#### JOB:
Reproduce all of the data that follows, character for character.

#### DATA SHOWN:
┄┄┄┄┄┄┄┄┄┄┄┄┄┄┄┄┄┄┄┄

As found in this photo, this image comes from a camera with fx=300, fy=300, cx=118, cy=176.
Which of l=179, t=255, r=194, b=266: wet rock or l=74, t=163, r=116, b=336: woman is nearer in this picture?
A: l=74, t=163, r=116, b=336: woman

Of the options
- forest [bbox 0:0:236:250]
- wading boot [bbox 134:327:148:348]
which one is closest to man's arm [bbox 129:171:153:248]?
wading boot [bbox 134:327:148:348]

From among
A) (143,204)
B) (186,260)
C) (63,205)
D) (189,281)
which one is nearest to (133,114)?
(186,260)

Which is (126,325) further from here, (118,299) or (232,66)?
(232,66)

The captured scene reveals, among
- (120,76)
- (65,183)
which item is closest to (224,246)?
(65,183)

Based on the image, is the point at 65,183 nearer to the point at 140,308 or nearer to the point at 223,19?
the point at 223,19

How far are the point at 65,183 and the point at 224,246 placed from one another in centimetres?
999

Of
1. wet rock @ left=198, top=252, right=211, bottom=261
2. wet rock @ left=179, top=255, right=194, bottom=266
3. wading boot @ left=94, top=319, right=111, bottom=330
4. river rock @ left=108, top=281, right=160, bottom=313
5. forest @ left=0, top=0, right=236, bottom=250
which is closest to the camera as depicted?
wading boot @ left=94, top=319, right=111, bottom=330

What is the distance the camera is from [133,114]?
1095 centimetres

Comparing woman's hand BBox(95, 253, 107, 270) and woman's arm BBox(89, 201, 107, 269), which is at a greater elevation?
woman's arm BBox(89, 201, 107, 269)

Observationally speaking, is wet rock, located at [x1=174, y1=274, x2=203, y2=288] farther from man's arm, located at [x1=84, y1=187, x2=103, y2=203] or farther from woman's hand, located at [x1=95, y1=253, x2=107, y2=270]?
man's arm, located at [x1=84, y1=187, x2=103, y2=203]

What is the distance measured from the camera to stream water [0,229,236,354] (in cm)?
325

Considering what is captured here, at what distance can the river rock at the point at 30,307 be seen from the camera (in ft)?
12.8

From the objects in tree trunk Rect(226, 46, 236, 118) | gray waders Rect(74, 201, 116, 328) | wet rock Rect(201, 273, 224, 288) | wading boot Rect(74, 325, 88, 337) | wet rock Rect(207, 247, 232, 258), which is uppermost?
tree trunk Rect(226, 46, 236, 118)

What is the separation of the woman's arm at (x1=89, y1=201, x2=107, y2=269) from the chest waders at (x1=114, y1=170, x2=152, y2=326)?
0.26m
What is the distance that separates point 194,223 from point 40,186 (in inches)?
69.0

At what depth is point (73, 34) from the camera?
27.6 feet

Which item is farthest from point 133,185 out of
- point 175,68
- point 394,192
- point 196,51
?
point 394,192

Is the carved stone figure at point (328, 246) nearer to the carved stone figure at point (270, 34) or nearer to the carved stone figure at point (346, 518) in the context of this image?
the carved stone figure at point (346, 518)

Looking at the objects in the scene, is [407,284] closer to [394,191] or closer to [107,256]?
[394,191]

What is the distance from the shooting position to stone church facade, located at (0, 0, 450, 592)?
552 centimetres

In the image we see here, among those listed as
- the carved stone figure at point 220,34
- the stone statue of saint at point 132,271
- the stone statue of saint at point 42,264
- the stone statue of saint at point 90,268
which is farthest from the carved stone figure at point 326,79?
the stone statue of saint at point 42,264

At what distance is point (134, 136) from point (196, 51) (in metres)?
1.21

┄┄┄┄┄┄┄┄┄┄┄┄┄┄┄┄┄┄┄┄

#### COMPLETE RESPONSE:
As found in this photo, this image comes from a camera with fx=300, fy=300, cx=118, cy=176.
Which of l=179, t=255, r=194, b=266: wet rock or l=74, t=163, r=116, b=336: woman is nearer in this picture?
A: l=74, t=163, r=116, b=336: woman

Of the options
- forest [bbox 0:0:236:250]
- wading boot [bbox 134:327:148:348]
which one is closest to man's arm [bbox 129:171:153:248]?
wading boot [bbox 134:327:148:348]

From among
A) (143,204)
B) (186,260)
C) (63,205)
D) (189,281)
which one is nearest to (133,114)?
(186,260)

Which is (126,325) further from here, (118,299) or (232,66)?
(232,66)

The captured scene reveals, among
- (120,76)
- (65,183)
which item is closest to (224,246)?
(65,183)

Based on the image, is the point at 65,183 nearer to the point at 140,308 or nearer to the point at 223,19?
the point at 223,19

How far are the point at 65,183 and the point at 224,246 placed from one another in centimetres?
999

Of
1. wet rock @ left=198, top=252, right=211, bottom=261
2. wet rock @ left=179, top=255, right=194, bottom=266
3. wading boot @ left=94, top=319, right=111, bottom=330
4. river rock @ left=108, top=281, right=160, bottom=313
5. forest @ left=0, top=0, right=236, bottom=250
which is closest to the camera as depicted?
wading boot @ left=94, top=319, right=111, bottom=330

What is the distance the camera is from [133,114]?
1095 centimetres

Comparing woman's hand BBox(95, 253, 107, 270) and woman's arm BBox(89, 201, 107, 269), which is at a greater elevation?
woman's arm BBox(89, 201, 107, 269)

Observationally speaking, is wet rock, located at [x1=174, y1=274, x2=203, y2=288] farther from man's arm, located at [x1=84, y1=187, x2=103, y2=203] or farther from woman's hand, located at [x1=95, y1=253, x2=107, y2=270]?
man's arm, located at [x1=84, y1=187, x2=103, y2=203]

What is the distance measured from the camera to stream water [0,229,236,354] (in cm)?
325

Considering what is captured here, at what distance can the river rock at the point at 30,307 be seen from the camera (in ft)?
12.8

From the objects in tree trunk Rect(226, 46, 236, 118) | gray waders Rect(74, 201, 116, 328) | wet rock Rect(201, 273, 224, 288) | wading boot Rect(74, 325, 88, 337) | wet rock Rect(207, 247, 232, 258), which is uppermost?
tree trunk Rect(226, 46, 236, 118)

What is the separation of the woman's arm at (x1=89, y1=201, x2=107, y2=269) from the chest waders at (x1=114, y1=170, x2=152, y2=326)?
0.26m
What is the distance that separates point 194,223 from point 40,186 (in inches)?
69.0

At what depth is point (73, 34) from the camera?
27.6 feet

Which item is farthest from point 133,185 out of
- point 175,68
- point 394,192
- point 196,51
?
point 394,192

Is the carved stone figure at point (328, 246) nearer to the carved stone figure at point (270, 34) or nearer to the carved stone figure at point (346, 518) in the context of this image?
the carved stone figure at point (346, 518)

Looking at the objects in the scene, is [407,284] closer to [394,191] or closer to [107,256]?
[394,191]

What is the distance from the shooting position to stone church facade, located at (0, 0, 450, 592)?
552 centimetres

In the image we see here, among those listed as
- the carved stone figure at point 220,34
- the stone statue of saint at point 132,271
- the stone statue of saint at point 42,264
- the stone statue of saint at point 90,268
which is farthest from the carved stone figure at point 326,79?
the stone statue of saint at point 42,264

At what distance is point (134, 136) from point (196, 51) (in metres)?
1.21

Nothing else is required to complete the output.